Слизеринца словили, арестовав практически сразу, не успел еще даже труп Волдеморта остыть. Бросили в тюрьму, даже не Азкабан — ему было насрать, пусть если бы соседом по камере у него был бы десяток дементоров. Потому что счастья и радости в нем не было вообще. Он ничего не чувствовал, как когда-то, полностью зацементированный в своей оболочке. Только боль и неведение, которые подстрекали друг друга, как старые подружки, собравшиеся за вином субботним вечером.
Одно заседание этих прогнивших до самой глубины присяжных, которым место на помойке или у кладбища. Их недовольные, полные отвращения рожи.
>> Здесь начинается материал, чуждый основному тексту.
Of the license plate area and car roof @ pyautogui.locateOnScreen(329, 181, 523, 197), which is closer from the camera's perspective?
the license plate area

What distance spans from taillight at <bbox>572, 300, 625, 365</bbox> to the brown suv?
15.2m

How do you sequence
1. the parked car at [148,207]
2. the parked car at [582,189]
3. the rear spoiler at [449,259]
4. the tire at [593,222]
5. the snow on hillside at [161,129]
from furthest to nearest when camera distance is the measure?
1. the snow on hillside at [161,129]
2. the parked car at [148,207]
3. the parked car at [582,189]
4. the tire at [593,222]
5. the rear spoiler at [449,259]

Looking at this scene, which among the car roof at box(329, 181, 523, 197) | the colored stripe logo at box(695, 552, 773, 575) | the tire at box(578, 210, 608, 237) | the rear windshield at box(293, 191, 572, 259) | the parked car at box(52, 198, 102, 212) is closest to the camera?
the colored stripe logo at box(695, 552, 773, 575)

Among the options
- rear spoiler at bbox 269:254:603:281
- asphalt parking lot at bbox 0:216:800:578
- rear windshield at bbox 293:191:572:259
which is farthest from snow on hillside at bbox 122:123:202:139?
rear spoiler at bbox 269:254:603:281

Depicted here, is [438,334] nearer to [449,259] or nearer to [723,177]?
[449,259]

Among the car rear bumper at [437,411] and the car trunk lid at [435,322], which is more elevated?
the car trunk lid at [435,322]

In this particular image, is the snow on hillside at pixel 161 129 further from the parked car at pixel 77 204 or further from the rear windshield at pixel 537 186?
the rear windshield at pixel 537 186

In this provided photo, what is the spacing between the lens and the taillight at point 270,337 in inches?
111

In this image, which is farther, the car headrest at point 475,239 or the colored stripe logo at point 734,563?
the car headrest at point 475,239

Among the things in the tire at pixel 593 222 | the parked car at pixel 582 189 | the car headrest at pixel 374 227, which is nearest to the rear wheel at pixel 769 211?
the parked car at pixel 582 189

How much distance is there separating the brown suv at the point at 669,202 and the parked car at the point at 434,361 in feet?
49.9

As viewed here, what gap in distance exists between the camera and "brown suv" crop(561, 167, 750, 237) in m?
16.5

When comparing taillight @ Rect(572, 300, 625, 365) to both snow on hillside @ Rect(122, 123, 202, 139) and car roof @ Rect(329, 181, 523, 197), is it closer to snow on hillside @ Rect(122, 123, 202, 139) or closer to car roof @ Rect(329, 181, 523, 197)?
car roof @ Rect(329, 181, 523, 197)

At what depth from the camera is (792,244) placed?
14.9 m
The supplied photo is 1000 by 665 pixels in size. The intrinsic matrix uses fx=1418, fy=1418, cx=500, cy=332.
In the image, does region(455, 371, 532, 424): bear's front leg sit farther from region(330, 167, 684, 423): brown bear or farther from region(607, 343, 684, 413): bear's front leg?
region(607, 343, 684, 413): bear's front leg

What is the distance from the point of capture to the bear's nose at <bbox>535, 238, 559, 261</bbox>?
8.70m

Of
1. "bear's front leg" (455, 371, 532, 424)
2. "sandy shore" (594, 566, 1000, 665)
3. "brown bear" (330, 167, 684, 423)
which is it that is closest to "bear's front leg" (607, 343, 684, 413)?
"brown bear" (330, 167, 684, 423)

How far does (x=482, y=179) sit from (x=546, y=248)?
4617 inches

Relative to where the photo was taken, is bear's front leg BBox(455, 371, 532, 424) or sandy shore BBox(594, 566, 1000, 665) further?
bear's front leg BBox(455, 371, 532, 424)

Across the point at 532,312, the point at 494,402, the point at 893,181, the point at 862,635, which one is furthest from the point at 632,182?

Вопросы. Большинство о родителях. Это все не имело смысла. Только опустившись на стул подсудимого, он почувствовал, как цепи туго обвили его запястья и лодыжки, но даже на это плевать. Драко искал взглядом в толпе ее. Хоть что-то, очертания, взволнованный голос, готовый отчеканить вызубренный текст, заставить всех чувствовать себя неуютно из-за собственной непроглядной тупости на фоне Грейнджер. Но ее не было. Были лишь сухие слова Макгонагалл и показания Поттера, которые говорили чистую правду. Блейз, которого пропустили на слушание за внушительную взятку из кармана нового ухажера его матери, он уверен.